Improving the sustainability of after-hours services

1.21
Since 2010, several after-hours initiatives have begun to improve the sustainability of after-hours services through the use of networks. In 2011, the Auckland metro DHBs6 set up the Auckland Regional After-Hours Network. This is a network of DHBs, primary health organisations, and accident and medical clinics that aims to address the need for co-ordinated after-hours care in Auckland.

1.22
The Southern After-Hours Initiative is a collaboration between Southern Primary Health Organisation, Southern DHB, and general practices. Midlands Health Network’s Patient Access Centre triages patients over the phone by taking calls diverted from general practitioners in parts of Waikato.

1.23
In Waimakariri, after-hours services were reconfigured to provide an integrated response. The response includes extended general practice hours, nurse-led telephone triage, the hospital’s emergency department, the local paramedic service, the St John Ambulance Service, taxis, and a 24-hour surgery (see Figure 2).

Figure 2
The integrated after-hours health services available to people in Waimakariri

Figure 2: The integrated after-hours health services available to people in Waimakariri.

Source: Canterbury District Health Board

1.24
Some DHBs plan to address the sustainability of after-hours services – for example, by integrating family health centres or reviewing workforce problems. The After Hours Primary Health Care Working Party identified staff availability as one of the biggest problems affecting the sustainability of an after-hours service.

1.25 Increasingly, after-hours services are being consolidated. Various arrangements have emerged, from co-locating with hospital emergency departments to merging several after-hours providers.

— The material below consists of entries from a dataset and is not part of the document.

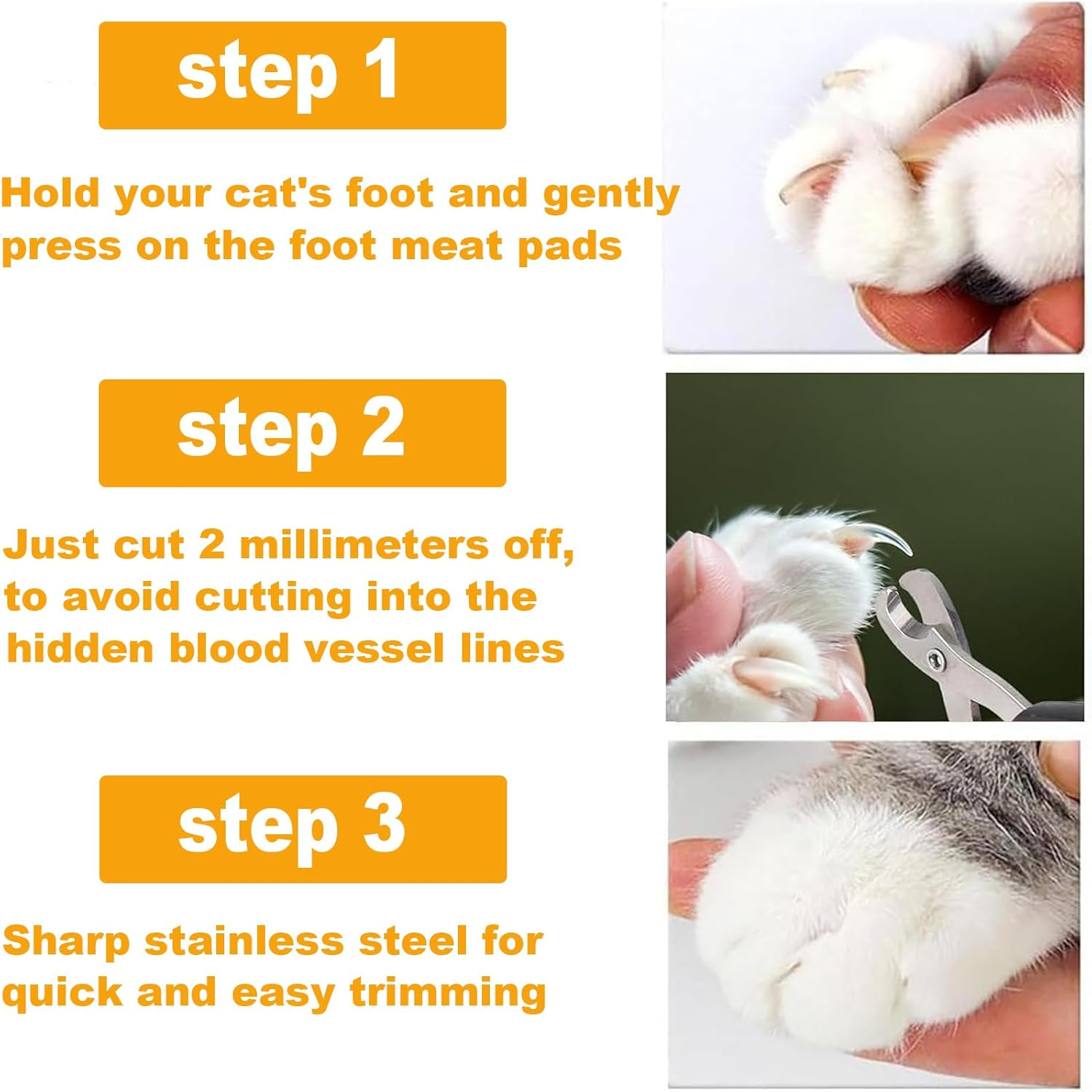 step 1

Hold your cat's foot and gently press on the foot meat pads

step 2

Just cut 2 millimeters off, to avoid cutting into the hidden blood vessel lines

step 3

Sharp stainless steel for quick and easy trimming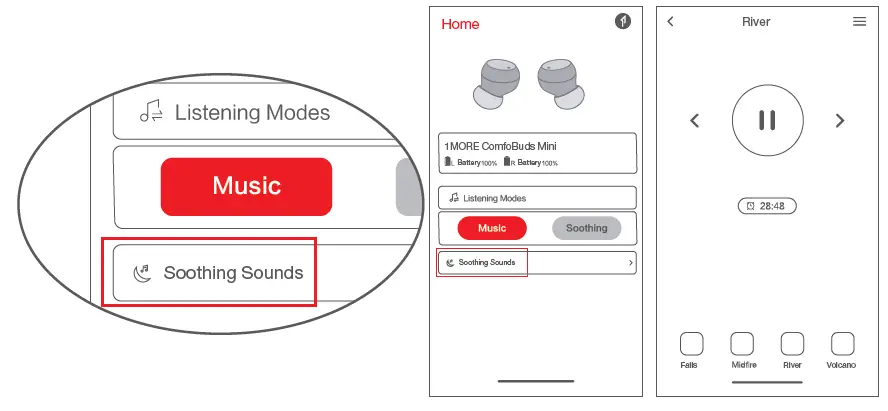 Listening Modes

Music

Soothing Sounds

Home

1MORE ComfoBuds Mini

L Battery 100% R Battery 100%

Listening Modes

Music

Soothing

Soothing Sounds

River

28:48

Falls

Midfire

River

Volcano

These arrangements allow resources to be shared
between primary and secondary care, and between after-hours service providers. Consolidating after-hours services can help reduce the workloads for staff on call for extended periods. This is particularly true in rural areas.

1.26
DHBs continue to share roster arrangements. For example, in Nelson, a network of practices share rosters to provide after-hours services from a dedicated facility. However, some general practitioners work alone. Relying on a single general practitioner to provide after-hours services is risky and unsustainable in the long term.

1.27
We saw limited progress in addressing challenges to workforce and financial sustainability. DHBs are still working to identify better after-hours workforce models. After-hours fees are inconsistent, and there can be a perverse incentive to go to the emergency department of a hospital because it is free.


1: District Health Boards: Availability and accessibility of after-hours services.

2: In our 2010 report, we defined after-hours services as being:

  • services for urgent or acute needs, and services that one might expect to receive from a general practitioner (or from a nurse who has appropriate medical back-up available);
  • services available at times when a patient might expect reduced access to their general practitioner, such as when local businesses are closed; and
  • those services contained in DHBs’ after-hours plans.

3: Regular hours are defined as between 8am and 5.30pm.

4: This is for the period from 1 July 2011 to 30 June 2012.

5: The Commonwealth Fund (2011), 2011 Commonwealth Fund International Health Policy Survey, available at www.commonwealthfund.org. Sicker adults are those aged 18 and older who rated their health as fair or poor; who reported receiving medical care for serious chronic illness, injury, or disability in the past year; or who had had surgery or had been hospitalised in the past two years.

6: The Auckland metro DHBs are Auckland DHB, Waitemata DHB, and Counties Manukau DHB.